The end result of all this is that doing as you want requires a fair number of changes to your system. This task is possible -- or at least, it was with Windows 7 and 8. (I have yet to hear any reports of people making such changes with Windows 10.) There are a few Web sites out there that go into all the gory details. One I know of is:


Note that I've not followed that precise set of instructions, but I did convert a Windows 7 system following another set of instructions, which have since been removed. I did this so long ago that I can't offer much in the way of specific advice, just point you to a set of instructions and hope that they work. I do want to make one more comment, though. You wrote:

I believe my PC will be better with CSM disabled

Why do you believe this? What do you hope to achieve? In most cases, the biggest advantage of EFI-mode booting is that it's a few seconds quicker -- but even this isn't always true. To be sure, there are other advantages to EFI-mode booting, but before you go mucking with your boot loader and partition table (which could easily lead you to lose everything on your disk if you make a mistake), you should evaluate your reasons for making this change so as to assess whether it's worth the risk. Even if it goes smoothly, you could easily put an hour or two into such a project, which will be hard to recover if you end up saving ten seconds in boot time once a day. If things go badly, you could put many hours into it and lose irreplaceable data. Really, this is a long-winded way of saying "if it ain't broke, don't fix it."

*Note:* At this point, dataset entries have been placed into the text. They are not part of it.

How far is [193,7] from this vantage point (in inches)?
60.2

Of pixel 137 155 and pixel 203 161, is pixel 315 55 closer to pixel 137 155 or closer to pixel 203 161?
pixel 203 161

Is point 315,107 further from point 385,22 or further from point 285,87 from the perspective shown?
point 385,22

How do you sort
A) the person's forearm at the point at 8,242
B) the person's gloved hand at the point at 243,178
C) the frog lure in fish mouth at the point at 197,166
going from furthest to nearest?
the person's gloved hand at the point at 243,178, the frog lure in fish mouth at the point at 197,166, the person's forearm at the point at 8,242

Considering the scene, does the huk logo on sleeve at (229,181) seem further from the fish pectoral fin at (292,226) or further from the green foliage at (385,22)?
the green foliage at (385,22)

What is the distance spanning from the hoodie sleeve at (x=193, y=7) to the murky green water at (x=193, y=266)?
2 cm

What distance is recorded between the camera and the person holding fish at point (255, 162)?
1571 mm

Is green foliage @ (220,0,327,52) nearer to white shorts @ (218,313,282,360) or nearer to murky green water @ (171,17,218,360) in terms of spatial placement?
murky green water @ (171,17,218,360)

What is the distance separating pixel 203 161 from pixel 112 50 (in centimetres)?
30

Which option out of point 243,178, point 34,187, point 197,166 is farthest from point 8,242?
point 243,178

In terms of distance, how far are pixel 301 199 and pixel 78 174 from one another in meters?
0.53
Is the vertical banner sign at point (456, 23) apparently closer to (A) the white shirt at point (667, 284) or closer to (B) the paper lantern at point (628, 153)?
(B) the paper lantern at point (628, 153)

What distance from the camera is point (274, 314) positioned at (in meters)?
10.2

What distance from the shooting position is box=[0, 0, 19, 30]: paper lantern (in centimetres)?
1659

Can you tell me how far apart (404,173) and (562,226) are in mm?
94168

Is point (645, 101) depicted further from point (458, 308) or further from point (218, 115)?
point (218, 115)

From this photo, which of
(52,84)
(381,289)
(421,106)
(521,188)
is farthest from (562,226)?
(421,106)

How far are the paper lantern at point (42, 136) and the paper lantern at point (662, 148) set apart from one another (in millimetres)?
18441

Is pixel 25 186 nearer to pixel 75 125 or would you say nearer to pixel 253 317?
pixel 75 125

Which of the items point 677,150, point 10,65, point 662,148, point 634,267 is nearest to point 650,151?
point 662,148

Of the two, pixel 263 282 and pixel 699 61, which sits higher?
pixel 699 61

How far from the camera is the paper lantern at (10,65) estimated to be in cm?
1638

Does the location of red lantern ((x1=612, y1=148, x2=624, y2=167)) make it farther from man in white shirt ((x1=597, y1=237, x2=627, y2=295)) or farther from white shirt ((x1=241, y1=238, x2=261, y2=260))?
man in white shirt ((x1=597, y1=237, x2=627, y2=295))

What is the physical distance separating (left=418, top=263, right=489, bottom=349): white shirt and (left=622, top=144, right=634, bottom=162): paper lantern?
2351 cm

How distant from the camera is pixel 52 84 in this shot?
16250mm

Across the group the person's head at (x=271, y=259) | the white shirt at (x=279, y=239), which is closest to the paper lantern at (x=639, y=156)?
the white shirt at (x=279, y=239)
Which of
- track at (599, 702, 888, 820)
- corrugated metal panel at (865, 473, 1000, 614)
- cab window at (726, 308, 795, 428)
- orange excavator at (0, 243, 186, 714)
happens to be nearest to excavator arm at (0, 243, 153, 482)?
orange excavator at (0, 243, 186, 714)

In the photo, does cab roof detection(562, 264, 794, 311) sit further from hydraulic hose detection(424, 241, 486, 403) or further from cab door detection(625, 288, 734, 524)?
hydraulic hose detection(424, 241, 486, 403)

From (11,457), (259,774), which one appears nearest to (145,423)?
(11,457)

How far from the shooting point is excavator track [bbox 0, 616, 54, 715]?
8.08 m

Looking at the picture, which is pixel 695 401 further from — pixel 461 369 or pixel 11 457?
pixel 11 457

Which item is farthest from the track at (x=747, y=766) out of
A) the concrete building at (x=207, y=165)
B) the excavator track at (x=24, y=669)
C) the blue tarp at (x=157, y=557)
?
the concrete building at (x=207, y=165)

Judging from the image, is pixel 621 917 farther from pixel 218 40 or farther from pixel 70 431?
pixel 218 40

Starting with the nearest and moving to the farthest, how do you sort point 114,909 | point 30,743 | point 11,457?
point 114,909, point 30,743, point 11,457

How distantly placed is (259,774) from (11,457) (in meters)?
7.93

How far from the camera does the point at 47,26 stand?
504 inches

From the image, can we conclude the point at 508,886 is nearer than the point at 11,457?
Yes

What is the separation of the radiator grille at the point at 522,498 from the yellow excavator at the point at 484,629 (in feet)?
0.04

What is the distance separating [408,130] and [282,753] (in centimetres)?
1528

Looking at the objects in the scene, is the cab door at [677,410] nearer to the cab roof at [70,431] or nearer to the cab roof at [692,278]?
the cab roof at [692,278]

  • Thanks for your response, I had just been googling it and found this article social.technet.microsoft.com/wiki/contents/articles/… which seems to go through similar steps... To be honest, the 2 reasons I wanted to change is that the BIOS on my mobo sometimes goes a bit weird with CSM mode enabled and seems better without it, plus it's faster (and more secure?) the install is less than a week old and all data is replaceable... Also, I'm a sysadmin and don't mind breaking things to find out if they work. If this works I will update!
    – Rumbles
    Sep 13, 2015 at 19:25
  • Nice one, that worked, although I used the guide on the technet article rather than the link you sent I have marked as answered. Reading through both guides basically do the same thing more or less.